TEXTE D'ÉTUDE
Les remaniements psychologiques à l’adolescence:La relation au corps
Une relation narcissique au corps
A cet âge, en raison de la vulnérabilité interne et du risque de la relation aux autres pour le Moi, le type de relation est davantage narcissique qu’objectal. Le corps de l’adolescent est au centre de ses préoccupations et la relation qu’il entretient avec lui est faite d’amour et de haine, tout comme celle entretenue avec ses parents.
L’adolescent peut passer des heures devant le miroir en admirant ses formes nouvelles, mais il peut tout aussi bien malmener son corps ou le mettre à l’épreuve. Différentes raisons le poussent à agir ainsi. Le plus souvent, ces raisons sont inconscientes : par exemple, face au manque de contrôle de ses émotions internes et des événements externes, son corps devient le seul objet qu’il peut tenter de maîtriser pour se calmer. A d’autres moments, il pousse son corps dans des comportements à risque pour le mettre à l’épreuve et connaître ses limites. Selon leur degré, leur fréquence et le contexte dans lequel ils se produisent, ces comportements peuvent être pathologiques et signifier une souffrance que l’adolescent ne peut soigner seul (voir le chapitre 3 de cette partie).

DONNÉES FOURNIES
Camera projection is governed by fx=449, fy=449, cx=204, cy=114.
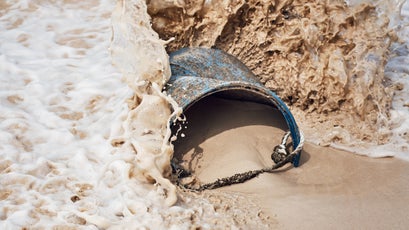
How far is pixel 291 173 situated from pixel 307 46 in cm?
140

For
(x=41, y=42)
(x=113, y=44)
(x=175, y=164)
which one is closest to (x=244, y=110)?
(x=175, y=164)

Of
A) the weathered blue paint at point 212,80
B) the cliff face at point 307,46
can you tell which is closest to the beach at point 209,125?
the cliff face at point 307,46

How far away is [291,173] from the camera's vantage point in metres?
3.36

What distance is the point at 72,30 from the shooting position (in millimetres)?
5633

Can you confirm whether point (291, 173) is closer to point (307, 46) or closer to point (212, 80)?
point (212, 80)

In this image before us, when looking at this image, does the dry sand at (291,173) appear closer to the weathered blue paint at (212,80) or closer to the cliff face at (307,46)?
the weathered blue paint at (212,80)

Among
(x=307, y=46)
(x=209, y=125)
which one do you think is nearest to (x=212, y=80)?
(x=209, y=125)

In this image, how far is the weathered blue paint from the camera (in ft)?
10.5

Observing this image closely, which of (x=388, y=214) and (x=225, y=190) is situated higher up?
(x=388, y=214)

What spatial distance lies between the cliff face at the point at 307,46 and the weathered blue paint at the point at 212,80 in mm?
217

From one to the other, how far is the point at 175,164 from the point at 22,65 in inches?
94.0

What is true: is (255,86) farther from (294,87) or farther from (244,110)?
(294,87)

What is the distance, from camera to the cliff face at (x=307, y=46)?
13.5 ft

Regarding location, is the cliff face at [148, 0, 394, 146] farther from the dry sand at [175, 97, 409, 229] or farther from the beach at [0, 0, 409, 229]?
the dry sand at [175, 97, 409, 229]
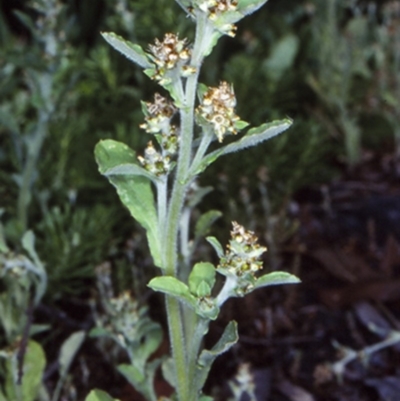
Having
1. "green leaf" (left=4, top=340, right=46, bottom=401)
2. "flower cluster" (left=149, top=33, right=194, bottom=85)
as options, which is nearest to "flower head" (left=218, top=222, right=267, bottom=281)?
"flower cluster" (left=149, top=33, right=194, bottom=85)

CONSIGNES
A. Recopiez le passage du texte d'étude qui commence par « Les remaniements psychologiques » et se poursuit jusqu'à « avec ses parents. », en renommant « Moi » en « Ego ».
B. D'après le texte d'étude, les affirmations suivantes sont-elles exactes ? Répondez par oui ou par non et citez les mots du texte qui tranchent.
(i) À l'adolescence, la relation est davantage objectale que narcissique.
(ii) L'adolescent peut passer des heures devant le miroir.
(iii) Les raisons qui poussent l'adolescent à malmener son corps sont le plus souvent conscientes.
Ces données proviennent d'une autre source que le texte d'étude.

CORRIGÉS
A.
Les remaniements psychologiques à l’adolescence:La relation au corps
Une relation narcissique au corps
A cet âge, en raison de la vulnérabilité interne et du risque de la relation aux autres pour le Ego, le type de relation est davantage narcissique qu’objectal. Le corps de l’adolescent est au centre de ses préoccupations et la relation qu’il entretient avec lui est faite d’amour et de haine, tout comme celle entretenue avec ses parents.

B.
(i) Non : « le type de relation est davantage narcissique qu’objectal ».
(ii) Oui : « L’adolescent peut passer des heures devant le miroir en admirant ses formes nouvelles ».
(iii) Non : « Le plus souvent, ces raisons sont inconscientes ».